Rewrite all of the data below as a numbered list with no blank lines, and leave the pictures out of your answer.
* * *
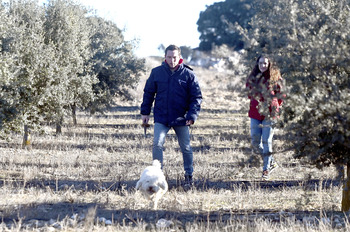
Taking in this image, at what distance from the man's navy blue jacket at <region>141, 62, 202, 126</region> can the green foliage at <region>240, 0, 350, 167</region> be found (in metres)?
2.16

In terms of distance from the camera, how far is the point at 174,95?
24.8 ft

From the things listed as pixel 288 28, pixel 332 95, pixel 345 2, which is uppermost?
pixel 345 2

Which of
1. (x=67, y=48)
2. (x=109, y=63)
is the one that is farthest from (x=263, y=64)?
(x=109, y=63)

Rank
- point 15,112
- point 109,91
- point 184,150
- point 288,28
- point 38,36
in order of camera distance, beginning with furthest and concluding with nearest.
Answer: point 109,91 < point 38,36 < point 15,112 < point 184,150 < point 288,28

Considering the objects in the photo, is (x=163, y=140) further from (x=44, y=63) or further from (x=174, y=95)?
(x=44, y=63)

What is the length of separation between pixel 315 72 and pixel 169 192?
2.99 meters

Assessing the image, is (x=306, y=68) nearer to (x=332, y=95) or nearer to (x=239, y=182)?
(x=332, y=95)

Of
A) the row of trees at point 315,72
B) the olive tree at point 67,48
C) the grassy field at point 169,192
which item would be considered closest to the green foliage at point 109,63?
the olive tree at point 67,48

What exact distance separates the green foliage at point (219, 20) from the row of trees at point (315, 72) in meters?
54.1

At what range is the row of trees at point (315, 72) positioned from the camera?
4.95 metres

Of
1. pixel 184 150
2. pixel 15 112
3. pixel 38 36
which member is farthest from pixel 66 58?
pixel 184 150

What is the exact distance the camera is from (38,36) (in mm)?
11859

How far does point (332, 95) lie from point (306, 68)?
46 cm

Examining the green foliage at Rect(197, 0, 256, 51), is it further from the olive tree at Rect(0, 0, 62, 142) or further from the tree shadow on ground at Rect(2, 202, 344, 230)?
the tree shadow on ground at Rect(2, 202, 344, 230)
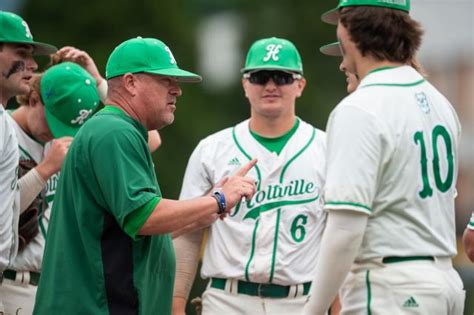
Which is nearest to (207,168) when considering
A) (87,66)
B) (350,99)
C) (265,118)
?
(265,118)

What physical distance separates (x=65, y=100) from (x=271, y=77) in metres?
1.52

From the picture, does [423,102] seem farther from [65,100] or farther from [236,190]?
[65,100]

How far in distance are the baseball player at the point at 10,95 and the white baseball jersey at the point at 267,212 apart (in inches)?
53.1

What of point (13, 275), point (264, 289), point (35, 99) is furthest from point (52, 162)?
point (264, 289)

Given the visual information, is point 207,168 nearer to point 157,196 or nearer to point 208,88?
point 157,196

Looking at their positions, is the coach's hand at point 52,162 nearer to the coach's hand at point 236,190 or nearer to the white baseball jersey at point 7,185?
the white baseball jersey at point 7,185

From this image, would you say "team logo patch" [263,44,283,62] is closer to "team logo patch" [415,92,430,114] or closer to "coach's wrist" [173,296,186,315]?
"coach's wrist" [173,296,186,315]

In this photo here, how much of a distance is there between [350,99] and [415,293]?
915 millimetres

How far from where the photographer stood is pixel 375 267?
5773mm

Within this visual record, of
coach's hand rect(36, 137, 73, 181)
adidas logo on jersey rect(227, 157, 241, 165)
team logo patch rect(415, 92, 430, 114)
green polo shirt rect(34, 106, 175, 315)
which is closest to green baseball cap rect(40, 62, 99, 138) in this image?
coach's hand rect(36, 137, 73, 181)

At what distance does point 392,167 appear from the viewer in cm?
575

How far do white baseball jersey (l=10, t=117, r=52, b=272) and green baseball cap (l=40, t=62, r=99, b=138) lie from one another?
244 mm

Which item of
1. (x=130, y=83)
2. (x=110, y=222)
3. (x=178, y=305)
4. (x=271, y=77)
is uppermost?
(x=130, y=83)

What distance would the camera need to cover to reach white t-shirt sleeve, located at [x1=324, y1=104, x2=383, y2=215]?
5.63 meters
* * *
COMPLETED TASK —
1. Taking in this image, at what distance from the man's navy blue jacket at <region>141, 62, 202, 126</region> can the green foliage at <region>240, 0, 350, 167</region> be found (in metres)?
2. 2.16
3. In terms of distance from the camera, how far is the point at 174,95?
4. 24.8 ft
5. From the things listed as pixel 288 28, pixel 332 95, pixel 345 2, which is uppermost?
6. pixel 345 2
7. Which of
8. 1. (x=67, y=48)
9. 2. (x=109, y=63)
10. is the one that is farthest from (x=263, y=64)?
11. (x=109, y=63)
12. Rank
13. - point 15,112
14. - point 109,91
15. - point 184,150
16. - point 288,28
17. - point 38,36
18. in order of camera distance, beginning with furthest and concluding with nearest.
19. Answer: point 109,91 < point 38,36 < point 15,112 < point 184,150 < point 288,28
20. Considering the objects in the photo, is (x=163, y=140) further from (x=44, y=63) or further from (x=174, y=95)?
21. (x=44, y=63)
22. What is the length of separation between pixel 315 72 and pixel 169 192?
23. 2.99 meters
24. Assessing the image, is (x=306, y=68) nearer to (x=332, y=95) or nearer to (x=239, y=182)?
25. (x=332, y=95)
26. Of
27. A) the row of trees at point 315,72
28. B) the olive tree at point 67,48
29. C) the grassy field at point 169,192
30. which item would be considered closest to the green foliage at point 109,63?
31. the olive tree at point 67,48
32. What exact distance separates the green foliage at point (219, 20) from the row of trees at point (315, 72) in meters?
33. 54.1
34. At what range is the row of trees at point (315, 72) positioned from the camera?
35. 4.95 metres
36. Of
37. 1. pixel 184 150
38. 2. pixel 15 112
39. 3. pixel 38 36
40. which member is farthest from pixel 66 58?
41. pixel 184 150
42. What is the exact distance the camera is from (38,36) (in mm)?
43. 11859
44. How far does point (332, 95) lie from point (306, 68)?
45. 46 cm
46. Examining the green foliage at Rect(197, 0, 256, 51), is it further from the olive tree at Rect(0, 0, 62, 142) or further from the tree shadow on ground at Rect(2, 202, 344, 230)?
47. the tree shadow on ground at Rect(2, 202, 344, 230)
48. Which is nearest to (207,168) when considering
49. A) (87,66)
50. B) (350,99)
51. C) (265,118)
52. ?
53. (265,118)
54. What physical distance separates (x=65, y=100) from (x=271, y=77) in metres?
55. 1.52
56. From the picture, does [423,102] seem farther from [65,100] or farther from [236,190]?
57. [65,100]
58. How far in distance are the baseball player at the point at 10,95 and the white baseball jersey at the point at 267,212 apart (in inches)?
59. 53.1
60. What of point (13, 275), point (264, 289), point (35, 99) is furthest from point (52, 162)?
61. point (264, 289)
62. Given the visual information, is point 207,168 nearer to point 157,196 or nearer to point 208,88?
63. point 157,196
64. Looking at their positions, is the coach's hand at point 52,162 nearer to the coach's hand at point 236,190 or nearer to the white baseball jersey at point 7,185?
65. the white baseball jersey at point 7,185
66. From this image, would you say "team logo patch" [263,44,283,62] is closer to "team logo patch" [415,92,430,114] or closer to "coach's wrist" [173,296,186,315]?
67. "coach's wrist" [173,296,186,315]
68. In this photo here, how much of a distance is there between [350,99] and [415,293]?
69. 915 millimetres
70. How far from where the photographer stood is pixel 375 267?
71. 5773mm
72. Within this visual record, of
73. coach's hand rect(36, 137, 73, 181)
74. adidas logo on jersey rect(227, 157, 241, 165)
75. team logo patch rect(415, 92, 430, 114)
76. green polo shirt rect(34, 106, 175, 315)
77. which is closest to green baseball cap rect(40, 62, 99, 138) in this image?
78. coach's hand rect(36, 137, 73, 181)
79. At what distance does point 392,167 appear from the viewer in cm?
80. 575
81. How far do white baseball jersey (l=10, t=117, r=52, b=272) and green baseball cap (l=40, t=62, r=99, b=138) lie from one another?
82. 244 mm
83. Which item of
84. 1. (x=130, y=83)
85. 2. (x=110, y=222)
86. 3. (x=178, y=305)
87. 4. (x=271, y=77)
88. is uppermost?
89. (x=130, y=83)
90. What distance would the camera need to cover to reach white t-shirt sleeve, located at [x1=324, y1=104, x2=383, y2=215]?
91. 5.63 meters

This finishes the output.